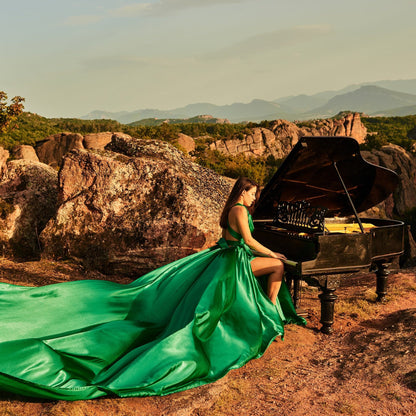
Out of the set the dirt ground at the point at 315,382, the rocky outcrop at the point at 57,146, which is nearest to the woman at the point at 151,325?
the dirt ground at the point at 315,382

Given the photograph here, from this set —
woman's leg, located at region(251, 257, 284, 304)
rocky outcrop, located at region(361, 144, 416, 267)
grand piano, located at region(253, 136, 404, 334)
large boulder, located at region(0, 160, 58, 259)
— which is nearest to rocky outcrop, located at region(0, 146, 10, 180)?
large boulder, located at region(0, 160, 58, 259)

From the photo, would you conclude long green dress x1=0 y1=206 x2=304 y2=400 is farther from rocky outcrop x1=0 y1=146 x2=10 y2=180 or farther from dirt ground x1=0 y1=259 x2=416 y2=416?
rocky outcrop x1=0 y1=146 x2=10 y2=180

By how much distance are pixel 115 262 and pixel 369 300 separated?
195 inches

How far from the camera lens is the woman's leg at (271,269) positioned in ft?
16.9

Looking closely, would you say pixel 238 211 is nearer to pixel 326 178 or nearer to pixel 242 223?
pixel 242 223

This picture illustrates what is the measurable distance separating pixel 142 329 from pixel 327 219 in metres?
3.72

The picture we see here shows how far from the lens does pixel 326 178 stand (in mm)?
6344

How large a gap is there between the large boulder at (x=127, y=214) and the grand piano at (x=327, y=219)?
2.80m

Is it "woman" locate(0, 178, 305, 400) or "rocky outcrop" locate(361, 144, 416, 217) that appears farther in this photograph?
"rocky outcrop" locate(361, 144, 416, 217)

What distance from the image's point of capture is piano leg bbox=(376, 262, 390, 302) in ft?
21.9

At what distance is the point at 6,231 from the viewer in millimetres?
9797

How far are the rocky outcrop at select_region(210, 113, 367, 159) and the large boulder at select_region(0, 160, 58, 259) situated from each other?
5056 centimetres

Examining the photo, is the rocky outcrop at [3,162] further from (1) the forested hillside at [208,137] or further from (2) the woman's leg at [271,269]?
(2) the woman's leg at [271,269]

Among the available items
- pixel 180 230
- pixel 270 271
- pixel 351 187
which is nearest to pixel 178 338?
pixel 270 271
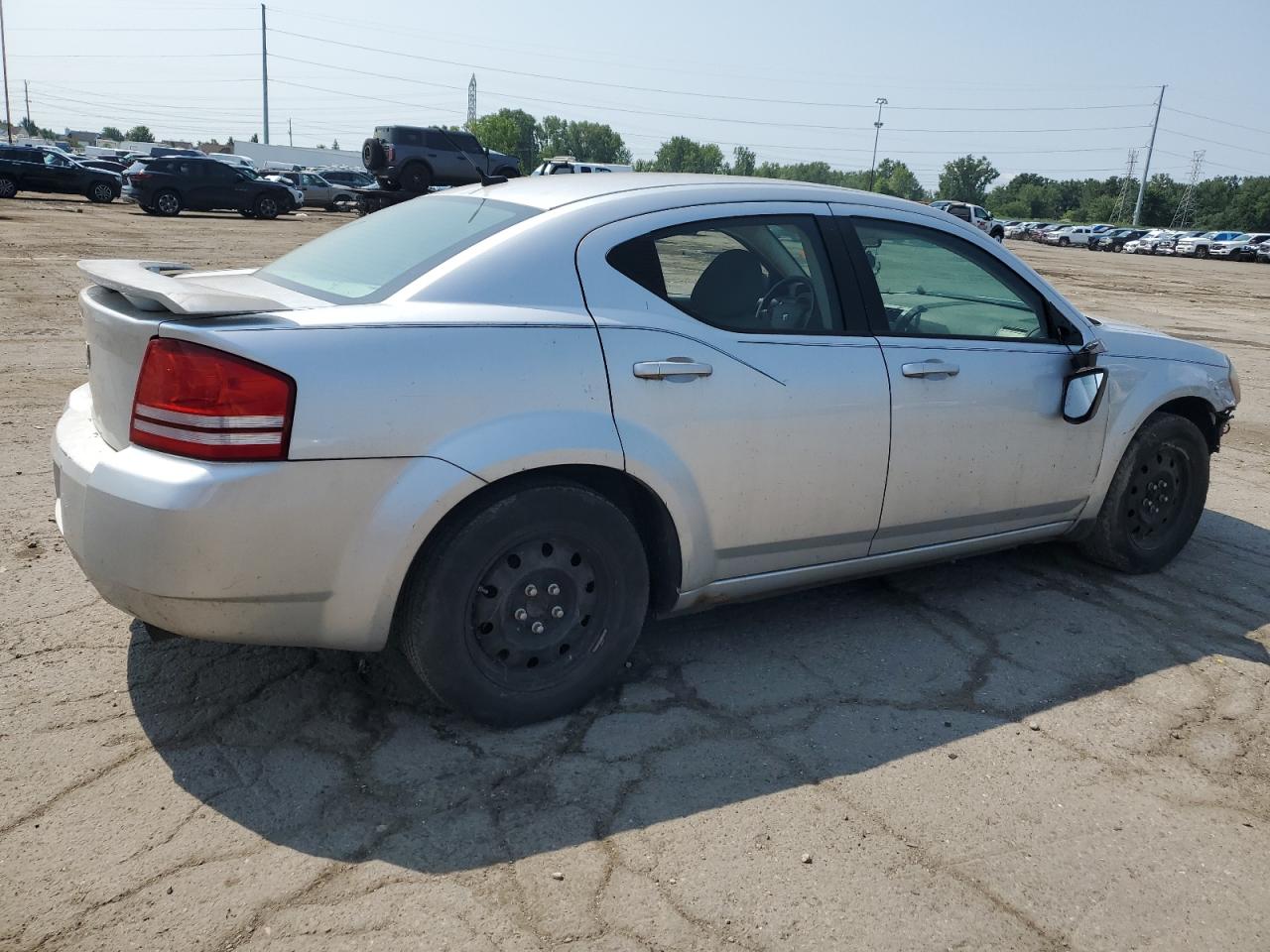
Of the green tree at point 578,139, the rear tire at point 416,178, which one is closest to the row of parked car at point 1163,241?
the rear tire at point 416,178

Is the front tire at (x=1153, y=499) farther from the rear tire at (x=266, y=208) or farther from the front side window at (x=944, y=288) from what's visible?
the rear tire at (x=266, y=208)

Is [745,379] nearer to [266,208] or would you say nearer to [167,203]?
[167,203]

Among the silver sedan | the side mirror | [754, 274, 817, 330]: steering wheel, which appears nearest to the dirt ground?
the silver sedan

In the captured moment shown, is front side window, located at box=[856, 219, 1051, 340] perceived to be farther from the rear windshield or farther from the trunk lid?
the trunk lid

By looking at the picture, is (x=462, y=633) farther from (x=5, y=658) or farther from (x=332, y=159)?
(x=332, y=159)

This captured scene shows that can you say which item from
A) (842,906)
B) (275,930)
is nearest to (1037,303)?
(842,906)

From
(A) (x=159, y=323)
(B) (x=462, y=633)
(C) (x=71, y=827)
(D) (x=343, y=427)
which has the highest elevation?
(A) (x=159, y=323)

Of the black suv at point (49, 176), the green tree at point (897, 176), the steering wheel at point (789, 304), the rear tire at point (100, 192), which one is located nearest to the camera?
the steering wheel at point (789, 304)

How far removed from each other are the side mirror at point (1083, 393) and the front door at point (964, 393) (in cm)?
4

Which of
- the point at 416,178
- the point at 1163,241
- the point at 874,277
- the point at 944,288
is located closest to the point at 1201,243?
the point at 1163,241

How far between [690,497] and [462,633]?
2.65 feet

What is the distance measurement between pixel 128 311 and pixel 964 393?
2748 millimetres

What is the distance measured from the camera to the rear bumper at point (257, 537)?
2512 millimetres

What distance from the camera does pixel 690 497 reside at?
314cm
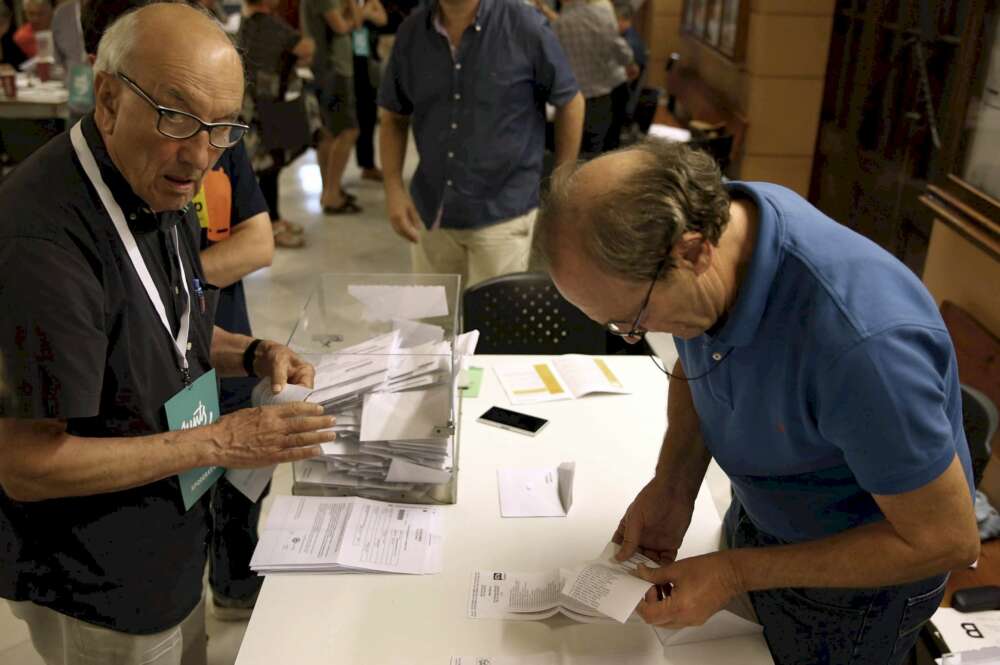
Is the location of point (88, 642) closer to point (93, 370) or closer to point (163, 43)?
point (93, 370)

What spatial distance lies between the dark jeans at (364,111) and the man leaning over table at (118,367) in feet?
15.8

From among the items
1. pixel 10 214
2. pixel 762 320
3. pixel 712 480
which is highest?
pixel 10 214

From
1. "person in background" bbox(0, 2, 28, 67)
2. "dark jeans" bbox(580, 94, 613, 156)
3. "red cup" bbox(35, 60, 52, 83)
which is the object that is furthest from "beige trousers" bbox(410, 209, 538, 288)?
"person in background" bbox(0, 2, 28, 67)

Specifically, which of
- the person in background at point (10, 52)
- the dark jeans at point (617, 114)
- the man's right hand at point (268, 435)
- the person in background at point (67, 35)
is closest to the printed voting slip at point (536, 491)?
the man's right hand at point (268, 435)

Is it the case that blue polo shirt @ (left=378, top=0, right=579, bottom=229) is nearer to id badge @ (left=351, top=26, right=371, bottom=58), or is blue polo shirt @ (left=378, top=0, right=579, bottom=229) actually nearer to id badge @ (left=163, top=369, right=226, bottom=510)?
id badge @ (left=163, top=369, right=226, bottom=510)

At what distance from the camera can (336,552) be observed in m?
1.54

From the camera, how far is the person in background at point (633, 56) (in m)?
6.11

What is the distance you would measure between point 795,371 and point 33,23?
7.42 meters

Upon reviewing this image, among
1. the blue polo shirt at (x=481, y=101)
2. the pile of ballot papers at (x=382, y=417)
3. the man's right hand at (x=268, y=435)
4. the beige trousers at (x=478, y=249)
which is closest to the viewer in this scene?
the man's right hand at (x=268, y=435)

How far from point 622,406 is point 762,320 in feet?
3.15

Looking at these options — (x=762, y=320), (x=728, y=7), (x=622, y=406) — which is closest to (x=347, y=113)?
(x=728, y=7)

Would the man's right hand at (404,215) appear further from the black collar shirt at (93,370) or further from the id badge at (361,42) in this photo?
the id badge at (361,42)

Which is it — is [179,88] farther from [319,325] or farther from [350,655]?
[350,655]

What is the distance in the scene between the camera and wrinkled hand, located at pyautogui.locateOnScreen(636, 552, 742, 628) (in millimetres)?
1262
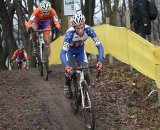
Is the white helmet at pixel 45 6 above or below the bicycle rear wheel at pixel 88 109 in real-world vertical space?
above

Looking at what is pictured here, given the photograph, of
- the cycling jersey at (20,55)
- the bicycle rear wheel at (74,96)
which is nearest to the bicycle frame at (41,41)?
the bicycle rear wheel at (74,96)

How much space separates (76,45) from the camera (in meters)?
9.27

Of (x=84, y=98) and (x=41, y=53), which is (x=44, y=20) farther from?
(x=84, y=98)

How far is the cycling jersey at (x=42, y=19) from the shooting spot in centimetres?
1323

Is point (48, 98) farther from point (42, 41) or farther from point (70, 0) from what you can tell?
point (70, 0)

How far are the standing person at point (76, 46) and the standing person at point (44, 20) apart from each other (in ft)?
12.1

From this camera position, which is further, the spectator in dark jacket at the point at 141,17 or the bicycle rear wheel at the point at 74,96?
the spectator in dark jacket at the point at 141,17

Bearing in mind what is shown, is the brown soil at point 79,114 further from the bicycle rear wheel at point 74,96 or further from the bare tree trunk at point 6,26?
the bare tree trunk at point 6,26

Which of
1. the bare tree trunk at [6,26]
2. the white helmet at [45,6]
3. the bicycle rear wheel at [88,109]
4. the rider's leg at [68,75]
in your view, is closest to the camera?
the bicycle rear wheel at [88,109]

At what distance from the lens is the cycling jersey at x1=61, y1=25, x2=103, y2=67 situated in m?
8.84

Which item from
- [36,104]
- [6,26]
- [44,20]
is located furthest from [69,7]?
[6,26]

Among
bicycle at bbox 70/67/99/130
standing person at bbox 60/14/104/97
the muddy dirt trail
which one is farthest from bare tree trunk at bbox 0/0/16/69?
bicycle at bbox 70/67/99/130

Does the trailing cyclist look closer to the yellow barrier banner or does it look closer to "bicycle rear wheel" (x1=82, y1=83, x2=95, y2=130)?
the yellow barrier banner

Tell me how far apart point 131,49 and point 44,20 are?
10.5 feet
• • • • •
Problem statement: Copy out, unchanged, the rows starting at the line that contains "At what distance from the lens" and ending at the final line of the rows.

Task output:
At what distance from the lens is the cycling jersey at x1=61, y1=25, x2=103, y2=67 situated in m?
8.84

Which item from
- [36,104]
- [6,26]
- [44,20]
is located furthest from [69,7]?
[6,26]

Among
bicycle at bbox 70/67/99/130
standing person at bbox 60/14/104/97
the muddy dirt trail
which one is farthest from bare tree trunk at bbox 0/0/16/69?
bicycle at bbox 70/67/99/130

Does the trailing cyclist look closer to the yellow barrier banner or does it look closer to "bicycle rear wheel" (x1=82, y1=83, x2=95, y2=130)?
the yellow barrier banner

Tell me how far apart point 131,49 and point 44,20 are?
10.5 feet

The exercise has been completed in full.